Material to process start
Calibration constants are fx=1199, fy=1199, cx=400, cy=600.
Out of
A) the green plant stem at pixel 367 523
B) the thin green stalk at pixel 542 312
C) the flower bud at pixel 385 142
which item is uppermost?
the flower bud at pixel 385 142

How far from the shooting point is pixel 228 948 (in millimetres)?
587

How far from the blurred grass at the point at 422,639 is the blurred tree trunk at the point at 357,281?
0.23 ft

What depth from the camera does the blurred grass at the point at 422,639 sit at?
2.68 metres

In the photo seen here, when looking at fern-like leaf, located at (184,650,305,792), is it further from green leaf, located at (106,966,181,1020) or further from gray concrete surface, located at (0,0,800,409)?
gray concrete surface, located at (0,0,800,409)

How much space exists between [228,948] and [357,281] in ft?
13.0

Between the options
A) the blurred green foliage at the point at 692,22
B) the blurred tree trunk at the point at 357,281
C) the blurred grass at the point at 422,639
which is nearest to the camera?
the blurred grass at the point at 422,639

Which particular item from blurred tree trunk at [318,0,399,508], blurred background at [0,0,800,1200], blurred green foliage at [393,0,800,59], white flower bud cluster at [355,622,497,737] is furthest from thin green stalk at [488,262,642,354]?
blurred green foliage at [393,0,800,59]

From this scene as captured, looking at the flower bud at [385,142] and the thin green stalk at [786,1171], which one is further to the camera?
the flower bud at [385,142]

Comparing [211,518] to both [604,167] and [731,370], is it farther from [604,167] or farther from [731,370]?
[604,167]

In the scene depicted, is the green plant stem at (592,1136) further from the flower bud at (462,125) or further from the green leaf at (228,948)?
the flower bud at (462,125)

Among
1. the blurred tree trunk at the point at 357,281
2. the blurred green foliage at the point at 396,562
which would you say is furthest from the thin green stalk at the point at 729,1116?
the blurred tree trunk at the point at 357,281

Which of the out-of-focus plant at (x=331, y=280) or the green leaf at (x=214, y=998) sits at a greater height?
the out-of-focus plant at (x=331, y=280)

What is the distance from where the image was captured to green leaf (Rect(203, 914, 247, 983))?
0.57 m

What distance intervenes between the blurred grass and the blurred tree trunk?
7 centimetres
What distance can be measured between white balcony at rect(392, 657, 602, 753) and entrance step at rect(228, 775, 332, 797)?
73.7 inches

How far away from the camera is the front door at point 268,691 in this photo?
Material to process end
* Direction *
Can you edit the material above so that "shooting point" becomes "camera position" and give it back with nothing else changed?

* Answer for the task *
Calibration constants are fx=1199, fy=1199, cx=400, cy=600.
Out of
A) the green plant stem at pixel 367 523
B) the thin green stalk at pixel 542 312
C) the flower bud at pixel 385 142
which item is uppermost?
the flower bud at pixel 385 142

How far from the camera position is pixel 228 948 (in millimetres)?
587

How far from the blurred grass at the point at 422,639 is the blurred tree trunk at the point at 357,281?
0.23 ft

What depth from the camera does the blurred grass at the point at 422,639 sit at?
2.68 metres

In the photo seen here, when looking at fern-like leaf, located at (184,650,305,792), is it further from green leaf, located at (106,966,181,1020) or further from gray concrete surface, located at (0,0,800,409)?
gray concrete surface, located at (0,0,800,409)

How much space exists between [228,948] and [357,281] in ft?
13.0

Between the options
A) the blurred green foliage at the point at 692,22
B) the blurred tree trunk at the point at 357,281
C) the blurred grass at the point at 422,639
which is nearest to the camera?
the blurred grass at the point at 422,639

Which particular item from blurred tree trunk at [318,0,399,508], blurred background at [0,0,800,1200], blurred green foliage at [393,0,800,59], white flower bud cluster at [355,622,497,737] is furthest from thin green stalk at [488,262,642,354]?
blurred green foliage at [393,0,800,59]

From this scene as captured, looking at the flower bud at [385,142] and the thin green stalk at [786,1171], which one is further to the camera?
the flower bud at [385,142]

Comparing [211,518] to both [604,167] and [731,370], is it farther from [604,167] or farther from [731,370]?
[604,167]

In the scene depicted, is the green plant stem at (592,1136) further from the flower bud at (462,125) or further from the green leaf at (228,948)?
the flower bud at (462,125)

Among
1. the blurred tree trunk at the point at 357,281
2. the blurred green foliage at the point at 396,562
which would you say is furthest from the thin green stalk at the point at 729,1116?
the blurred tree trunk at the point at 357,281

Which of the out-of-focus plant at (x=331, y=280) or the green leaf at (x=214, y=998) sits at a greater height?
the out-of-focus plant at (x=331, y=280)

What is the distance from where the image was captured to green leaf (Rect(203, 914, 247, 983))?
0.57 m

What distance intervenes between the blurred grass and the blurred tree trunk?
7 centimetres
What distance can be measured between white balcony at rect(392, 657, 602, 753) and entrance step at rect(228, 775, 332, 797)?
73.7 inches

How far away from the camera is the front door at point 268,691 in this photo?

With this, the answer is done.